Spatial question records
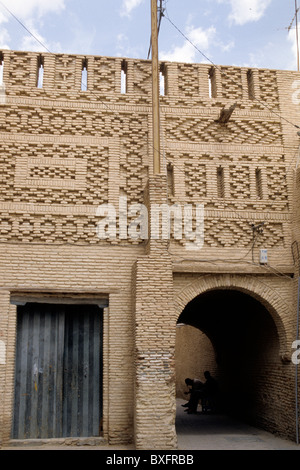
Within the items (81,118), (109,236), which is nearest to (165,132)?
(81,118)

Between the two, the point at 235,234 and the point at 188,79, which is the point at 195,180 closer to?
the point at 235,234

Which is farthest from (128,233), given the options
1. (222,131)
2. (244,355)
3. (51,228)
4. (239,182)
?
(244,355)

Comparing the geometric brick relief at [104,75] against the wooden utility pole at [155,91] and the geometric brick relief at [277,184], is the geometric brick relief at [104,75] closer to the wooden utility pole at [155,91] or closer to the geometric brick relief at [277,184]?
the wooden utility pole at [155,91]

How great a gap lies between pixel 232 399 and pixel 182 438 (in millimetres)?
3653

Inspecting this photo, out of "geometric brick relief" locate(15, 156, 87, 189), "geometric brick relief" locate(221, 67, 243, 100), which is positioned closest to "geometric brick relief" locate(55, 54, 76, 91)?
"geometric brick relief" locate(15, 156, 87, 189)

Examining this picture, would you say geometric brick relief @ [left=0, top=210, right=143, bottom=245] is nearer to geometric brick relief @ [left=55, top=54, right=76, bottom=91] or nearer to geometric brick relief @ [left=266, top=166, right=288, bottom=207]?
geometric brick relief @ [left=55, top=54, right=76, bottom=91]

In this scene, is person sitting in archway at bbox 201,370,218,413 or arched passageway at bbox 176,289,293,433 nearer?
arched passageway at bbox 176,289,293,433

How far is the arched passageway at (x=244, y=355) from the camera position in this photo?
28.4 ft

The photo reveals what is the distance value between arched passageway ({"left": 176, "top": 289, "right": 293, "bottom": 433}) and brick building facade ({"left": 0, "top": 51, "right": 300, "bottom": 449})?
0.20 feet

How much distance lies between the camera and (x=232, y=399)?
11.5 m

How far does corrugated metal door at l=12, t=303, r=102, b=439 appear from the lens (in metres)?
7.47

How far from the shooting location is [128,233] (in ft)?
26.3

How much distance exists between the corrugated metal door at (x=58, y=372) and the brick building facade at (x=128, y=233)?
22 mm

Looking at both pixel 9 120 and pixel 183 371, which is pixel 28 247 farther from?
pixel 183 371
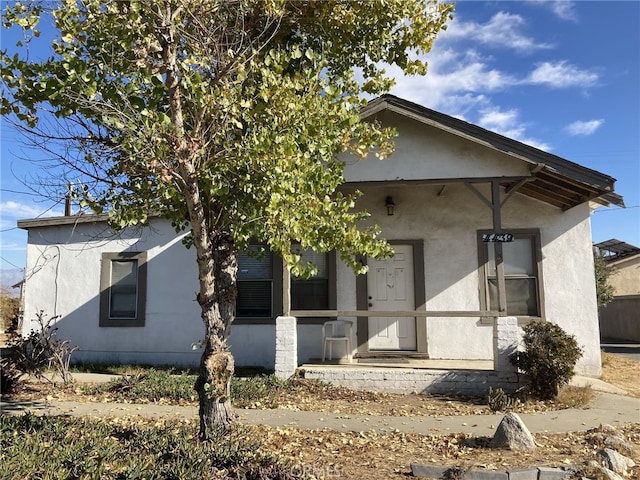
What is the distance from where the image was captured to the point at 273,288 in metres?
10.9

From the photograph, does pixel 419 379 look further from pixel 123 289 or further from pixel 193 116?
pixel 123 289

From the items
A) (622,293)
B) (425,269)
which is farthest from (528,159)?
(622,293)

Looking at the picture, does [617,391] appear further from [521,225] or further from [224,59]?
[224,59]

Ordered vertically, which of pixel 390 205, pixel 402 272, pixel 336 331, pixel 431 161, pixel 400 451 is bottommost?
pixel 400 451

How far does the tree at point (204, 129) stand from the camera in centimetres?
443

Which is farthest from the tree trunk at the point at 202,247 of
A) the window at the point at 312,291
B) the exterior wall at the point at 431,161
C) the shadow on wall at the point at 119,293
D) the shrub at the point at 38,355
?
the shadow on wall at the point at 119,293

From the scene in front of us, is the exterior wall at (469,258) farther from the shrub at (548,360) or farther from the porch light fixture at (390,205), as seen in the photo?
the shrub at (548,360)

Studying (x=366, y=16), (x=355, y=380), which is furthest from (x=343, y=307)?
(x=366, y=16)

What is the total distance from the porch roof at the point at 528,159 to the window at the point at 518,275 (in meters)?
1.32

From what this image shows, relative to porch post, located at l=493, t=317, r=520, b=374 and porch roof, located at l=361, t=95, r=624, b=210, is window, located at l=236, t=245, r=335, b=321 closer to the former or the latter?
porch roof, located at l=361, t=95, r=624, b=210

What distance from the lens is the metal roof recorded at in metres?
27.8

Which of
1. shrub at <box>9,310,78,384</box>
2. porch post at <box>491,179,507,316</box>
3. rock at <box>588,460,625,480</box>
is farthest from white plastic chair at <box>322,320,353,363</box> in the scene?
rock at <box>588,460,625,480</box>

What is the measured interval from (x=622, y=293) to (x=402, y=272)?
69.7 ft

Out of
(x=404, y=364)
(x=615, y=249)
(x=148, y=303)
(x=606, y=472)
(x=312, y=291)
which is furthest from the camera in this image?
(x=615, y=249)
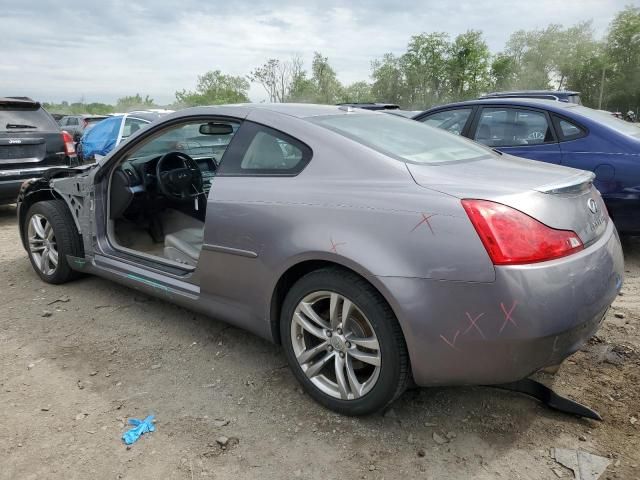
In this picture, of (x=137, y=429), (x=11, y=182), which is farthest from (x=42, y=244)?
(x=11, y=182)

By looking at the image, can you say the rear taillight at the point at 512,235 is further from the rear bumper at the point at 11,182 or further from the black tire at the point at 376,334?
the rear bumper at the point at 11,182

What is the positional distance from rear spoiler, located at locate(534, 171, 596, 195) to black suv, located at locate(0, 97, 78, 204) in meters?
6.77

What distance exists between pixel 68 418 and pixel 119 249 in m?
1.48

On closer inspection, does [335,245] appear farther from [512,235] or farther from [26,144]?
[26,144]

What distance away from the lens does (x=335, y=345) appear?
233 centimetres

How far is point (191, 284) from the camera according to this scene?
296 cm

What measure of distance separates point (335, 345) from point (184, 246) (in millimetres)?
1799

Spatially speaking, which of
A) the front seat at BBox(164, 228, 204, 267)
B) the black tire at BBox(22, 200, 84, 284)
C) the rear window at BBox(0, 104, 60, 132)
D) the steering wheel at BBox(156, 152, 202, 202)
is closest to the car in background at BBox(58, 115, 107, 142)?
the rear window at BBox(0, 104, 60, 132)

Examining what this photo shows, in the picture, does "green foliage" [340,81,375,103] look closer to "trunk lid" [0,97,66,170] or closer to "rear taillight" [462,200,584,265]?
"trunk lid" [0,97,66,170]

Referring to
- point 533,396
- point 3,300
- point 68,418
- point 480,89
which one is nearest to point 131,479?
point 68,418

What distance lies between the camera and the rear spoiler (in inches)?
81.4

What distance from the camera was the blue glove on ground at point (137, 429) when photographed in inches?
87.6

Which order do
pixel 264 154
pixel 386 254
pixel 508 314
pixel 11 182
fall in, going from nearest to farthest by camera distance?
pixel 508 314 → pixel 386 254 → pixel 264 154 → pixel 11 182

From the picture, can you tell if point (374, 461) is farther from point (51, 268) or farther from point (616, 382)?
point (51, 268)
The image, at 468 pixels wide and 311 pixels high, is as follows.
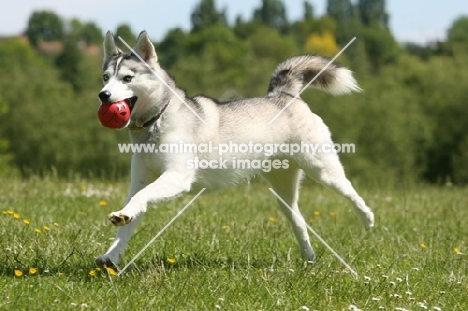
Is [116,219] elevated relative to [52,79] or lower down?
A: elevated

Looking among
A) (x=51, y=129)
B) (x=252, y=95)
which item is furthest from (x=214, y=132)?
(x=252, y=95)

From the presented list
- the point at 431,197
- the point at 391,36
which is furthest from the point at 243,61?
the point at 431,197

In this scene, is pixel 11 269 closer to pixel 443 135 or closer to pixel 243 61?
pixel 443 135

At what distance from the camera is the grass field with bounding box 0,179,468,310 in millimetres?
4223

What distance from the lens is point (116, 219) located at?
Result: 438 cm

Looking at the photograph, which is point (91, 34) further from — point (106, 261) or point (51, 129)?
point (106, 261)

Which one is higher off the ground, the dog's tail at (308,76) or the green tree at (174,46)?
the dog's tail at (308,76)

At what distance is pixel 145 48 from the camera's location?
5188 millimetres

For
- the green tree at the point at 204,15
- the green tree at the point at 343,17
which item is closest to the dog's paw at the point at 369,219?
the green tree at the point at 204,15

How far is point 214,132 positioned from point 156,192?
2.78ft

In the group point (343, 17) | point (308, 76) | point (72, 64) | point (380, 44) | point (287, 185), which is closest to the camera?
point (287, 185)

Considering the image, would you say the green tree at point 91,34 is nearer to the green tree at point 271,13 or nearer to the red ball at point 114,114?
the green tree at point 271,13

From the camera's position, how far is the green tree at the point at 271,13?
9069 centimetres

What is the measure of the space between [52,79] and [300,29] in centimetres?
7284
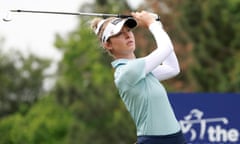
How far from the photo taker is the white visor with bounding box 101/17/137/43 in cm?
583

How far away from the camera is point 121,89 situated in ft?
19.0

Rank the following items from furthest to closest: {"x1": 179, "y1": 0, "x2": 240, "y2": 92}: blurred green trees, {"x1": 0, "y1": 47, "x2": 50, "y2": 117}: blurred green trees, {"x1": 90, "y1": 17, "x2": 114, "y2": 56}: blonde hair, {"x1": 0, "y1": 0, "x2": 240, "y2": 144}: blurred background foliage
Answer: {"x1": 0, "y1": 47, "x2": 50, "y2": 117}: blurred green trees → {"x1": 0, "y1": 0, "x2": 240, "y2": 144}: blurred background foliage → {"x1": 179, "y1": 0, "x2": 240, "y2": 92}: blurred green trees → {"x1": 90, "y1": 17, "x2": 114, "y2": 56}: blonde hair

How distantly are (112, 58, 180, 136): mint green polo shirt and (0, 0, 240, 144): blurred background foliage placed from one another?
964 centimetres

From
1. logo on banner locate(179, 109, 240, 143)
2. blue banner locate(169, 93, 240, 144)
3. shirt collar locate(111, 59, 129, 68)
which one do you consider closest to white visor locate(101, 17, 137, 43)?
shirt collar locate(111, 59, 129, 68)

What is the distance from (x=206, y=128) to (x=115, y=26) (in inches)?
218

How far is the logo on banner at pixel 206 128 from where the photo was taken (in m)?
11.1

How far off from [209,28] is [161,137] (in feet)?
80.5

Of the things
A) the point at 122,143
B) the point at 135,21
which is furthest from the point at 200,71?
the point at 135,21

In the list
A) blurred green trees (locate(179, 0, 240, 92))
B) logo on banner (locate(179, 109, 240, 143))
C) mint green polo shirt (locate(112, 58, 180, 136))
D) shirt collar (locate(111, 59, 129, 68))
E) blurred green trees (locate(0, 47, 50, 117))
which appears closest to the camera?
mint green polo shirt (locate(112, 58, 180, 136))

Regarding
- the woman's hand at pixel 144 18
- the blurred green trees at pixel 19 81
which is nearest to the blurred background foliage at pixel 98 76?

## Set task:
Please output exactly the lines from the line containing "What is the measure of" through the last line of the records above, both included, and leave out any pictures.

## Answer to this problem:
What is the measure of the space between [52,79] and [300,29] in centimetres?
7284
How far from the photo taker is the white visor with bounding box 101/17/137/43 in cm?
583

How far away from the camera is point 121,89 situated in ft?
19.0

Rank the following items from furthest to closest: {"x1": 179, "y1": 0, "x2": 240, "y2": 92}: blurred green trees, {"x1": 0, "y1": 47, "x2": 50, "y2": 117}: blurred green trees, {"x1": 90, "y1": 17, "x2": 114, "y2": 56}: blonde hair, {"x1": 0, "y1": 0, "x2": 240, "y2": 144}: blurred background foliage
Answer: {"x1": 0, "y1": 47, "x2": 50, "y2": 117}: blurred green trees → {"x1": 0, "y1": 0, "x2": 240, "y2": 144}: blurred background foliage → {"x1": 179, "y1": 0, "x2": 240, "y2": 92}: blurred green trees → {"x1": 90, "y1": 17, "x2": 114, "y2": 56}: blonde hair

How distantly are (112, 58, 180, 136): mint green polo shirt and (0, 0, 240, 144): blurred background foliage placed from one another?
964 centimetres

From
1. logo on banner locate(179, 109, 240, 143)
2. blue banner locate(169, 93, 240, 144)
3. shirt collar locate(111, 59, 129, 68)
which one do you consider closest to white visor locate(101, 17, 137, 43)?
shirt collar locate(111, 59, 129, 68)

What is the distance from (x=206, y=128) to (x=115, y=26) (in inches)?
218

How far is the logo on banner at pixel 206 128 from where the photo was taken (in m)?
11.1

How far off from [209,28] is [161,137] (in feet)?
80.5

Of the things
A) the point at 122,143
B) the point at 135,21
which is furthest from the point at 200,71?
the point at 135,21

In the list
A) blurred green trees (locate(179, 0, 240, 92))
B) logo on banner (locate(179, 109, 240, 143))
C) mint green polo shirt (locate(112, 58, 180, 136))
D) shirt collar (locate(111, 59, 129, 68))
E) blurred green trees (locate(0, 47, 50, 117))
which appears closest to the camera?
mint green polo shirt (locate(112, 58, 180, 136))

Regarding
- the woman's hand at pixel 144 18
- the blurred green trees at pixel 19 81
which is nearest to the blurred background foliage at pixel 98 76?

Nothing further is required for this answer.